Overview

Safety and Efficacy of Switching From Stavudine or Zidovudine to Tenofovir DF in HIV-1 Infected Children

Status:
Completed

Trial end date:
2017-08-16

Target enrollment:
0

Participant gender:
All

Summary

The primary objective of this study is to assess the efficacy of switching to tenofovir disoproxil fumarate (TDF) compared to continuing stavudine or zidovudine in maintaining virologic suppression in HIV-1 infected children.

Phase:

Phase 3

Accepts Healthy Volunteers?

Details

Lead Sponsor:

Gilead Sciences

Treatments:

Stavudine
Tenofovir
Zidovudine

Criteria

Major Inclusion Criteria:

- Documented laboratory diagnosis of HIV-1 infection

- Plasma HIV-1 RNA < 400 copies/mL

- Currently on a stable stavudine or zidovudine -containing antiretroviral therapy
regimen for at least 12 weeks

- Naive to tenofovir DF

Key Inclusion Criteria for the First 96-Week Extension

- Completed 48 weeks of treatment in Arm 1 or Arm 2 of the study

- <18 years of age (at the start of the extension)

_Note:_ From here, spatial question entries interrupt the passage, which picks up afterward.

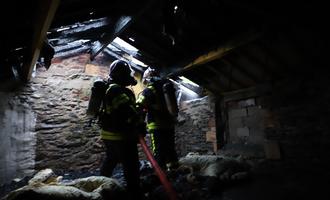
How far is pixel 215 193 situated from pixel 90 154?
11.2 feet

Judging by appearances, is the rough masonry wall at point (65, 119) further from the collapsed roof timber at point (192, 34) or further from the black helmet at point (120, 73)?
the black helmet at point (120, 73)

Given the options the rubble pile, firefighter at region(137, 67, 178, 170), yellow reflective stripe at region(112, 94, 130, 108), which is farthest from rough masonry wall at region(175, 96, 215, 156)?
yellow reflective stripe at region(112, 94, 130, 108)

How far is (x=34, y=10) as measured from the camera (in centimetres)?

- Participants initially randomized to Arm 2 will be given the option to replace
stavudine or zidovudine with tenofovir DF in the 96-week extension at the
investigator's discretion, if the investigator determines that tenofovir DF is safe
and beneficial for the participant.

Key Inclusion Criteria for the Second and Third 96-Week Extension and Fourth Open-Ended
Extension

- Completed of treatment with study drug in the first extension phase

- <18 years of age at the start of the extension. This inclusion criterion is not
applicable in those regions where tenofovir DF is not commercially available for
treatment of HIV-1 infection in adults.

Key Exclusion Criteria:

- Participants receiving ongoing therapy with any of the following

- Nephrotoxic agents

- Systemic chemotherapeutic agents

- Systemic corticosteroids

- Interleukin 2 (IL 2) and other immunomodulating agents

- Investigational agents

- Pregnant or lactating participants

- Evidence of a gastrointestinal malabsorption syndrome or chronic nausea or vomiting
which may confer an inability to receive an orally administered medication

- Current alcohol or substance abuse judged by the investigator to potentially interfere
with participant compliance

- Malignancy other than cutaneous Kaposi's sarcoma (KS) or basal cell carcinoma.

- Active, serious infections (other than HIV-1 infection) requiring parenteral
antibiotic therapy within 15 days prior to screening

- Prior history of significant renal disease (ie, nephrotic syndrome, renal dysgenesis,
polycystic kidney disease, congenital nephrosis)

- Prior history of significant bone disease (ie, osteomalacia, chronic osteomyelitis,
osteogenesis imperfecta, osteochondroses, multiple bone fractures)

Note: Other protocol defined Inclusion/ Exclusion criteria may apply.